A long legal struggle by six Cranbrook teachers is one step closer to a just resolution after Tuesday’s BC Supreme Court ruling in their favour.
In 2004 and 2005, six teachers at Mount Baker Secondary School applied to the Workers’ Compensation Board (WCB) for benefits on the basis of having been poisoned by long-term exposure to mercury in science labs in the school. The mercury levels in their blood were elevated far above normal and they experienced classic symptoms of mercury poisoning including: profound fatigue, headaches, joint pain, respiratory problems, tremors, weight loss, memory loss, insomnia, and irritability.

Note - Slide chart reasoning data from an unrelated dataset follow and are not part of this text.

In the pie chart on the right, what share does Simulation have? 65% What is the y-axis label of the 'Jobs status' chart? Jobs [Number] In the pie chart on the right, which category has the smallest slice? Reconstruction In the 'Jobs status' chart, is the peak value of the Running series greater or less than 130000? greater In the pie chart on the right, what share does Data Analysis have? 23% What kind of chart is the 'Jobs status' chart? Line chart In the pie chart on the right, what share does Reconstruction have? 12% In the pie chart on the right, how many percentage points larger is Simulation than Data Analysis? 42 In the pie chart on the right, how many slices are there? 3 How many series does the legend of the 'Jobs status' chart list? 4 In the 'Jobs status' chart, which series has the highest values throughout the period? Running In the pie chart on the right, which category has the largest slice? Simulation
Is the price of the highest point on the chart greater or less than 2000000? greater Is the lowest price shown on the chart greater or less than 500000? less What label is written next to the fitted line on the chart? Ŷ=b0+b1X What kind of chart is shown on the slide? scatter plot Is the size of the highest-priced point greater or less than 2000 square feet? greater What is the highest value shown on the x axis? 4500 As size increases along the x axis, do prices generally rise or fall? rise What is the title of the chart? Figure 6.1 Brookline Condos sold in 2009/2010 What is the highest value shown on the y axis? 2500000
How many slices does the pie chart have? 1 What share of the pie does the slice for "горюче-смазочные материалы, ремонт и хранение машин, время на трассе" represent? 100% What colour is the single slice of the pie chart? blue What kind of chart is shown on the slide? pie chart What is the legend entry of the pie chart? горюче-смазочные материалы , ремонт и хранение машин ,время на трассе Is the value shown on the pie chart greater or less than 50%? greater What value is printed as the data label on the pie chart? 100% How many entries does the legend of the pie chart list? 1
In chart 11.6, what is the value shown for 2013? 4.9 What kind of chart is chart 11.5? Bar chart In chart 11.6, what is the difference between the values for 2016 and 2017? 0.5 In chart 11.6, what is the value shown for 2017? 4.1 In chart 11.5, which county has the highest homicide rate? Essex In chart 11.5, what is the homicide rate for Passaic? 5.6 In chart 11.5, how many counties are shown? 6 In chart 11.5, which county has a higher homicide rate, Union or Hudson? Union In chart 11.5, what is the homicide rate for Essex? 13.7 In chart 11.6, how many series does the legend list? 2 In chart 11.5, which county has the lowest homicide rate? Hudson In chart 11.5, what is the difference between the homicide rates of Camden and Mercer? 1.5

Nonetheless, the WCB, the WCB Review Division, and the Workers’ Compensation Appeal Tribunal (WCAT) dismissed all six claims. In June 2012, the teachers went to BC Supreme Court seeking a judicial review of the WCAT ruling. Yesterday, in a strongly worded decision, Justice Anthony Saunders ruled that the WCAT failed to properly weigh the evidence and set an unreasonably high diagnostic criterion in determining whether the teachers suffered mercury poisoning due to their employment.
“It was manifestly unfair to the petitioners. The panel’s conclusion was patently unreasonable,” Judge Saunders wrote. He ordered the case back to the WCAT for rehearing and redetermination in accordance with his reasons.
BCTF President Susan Lambert hailed the ruling, and praised the teachers for their tenacity and determination in continuing to seek a fair outcome despite so many setbacks over the years.
“All school staff and students deserve to have safe environments for teaching and learning,” Lambert said. “It’s a terrible shame it has taken so long for these teachers to get a fair consideration of the evidence, especially considering the devastating impacts on their health, careers, and lives.”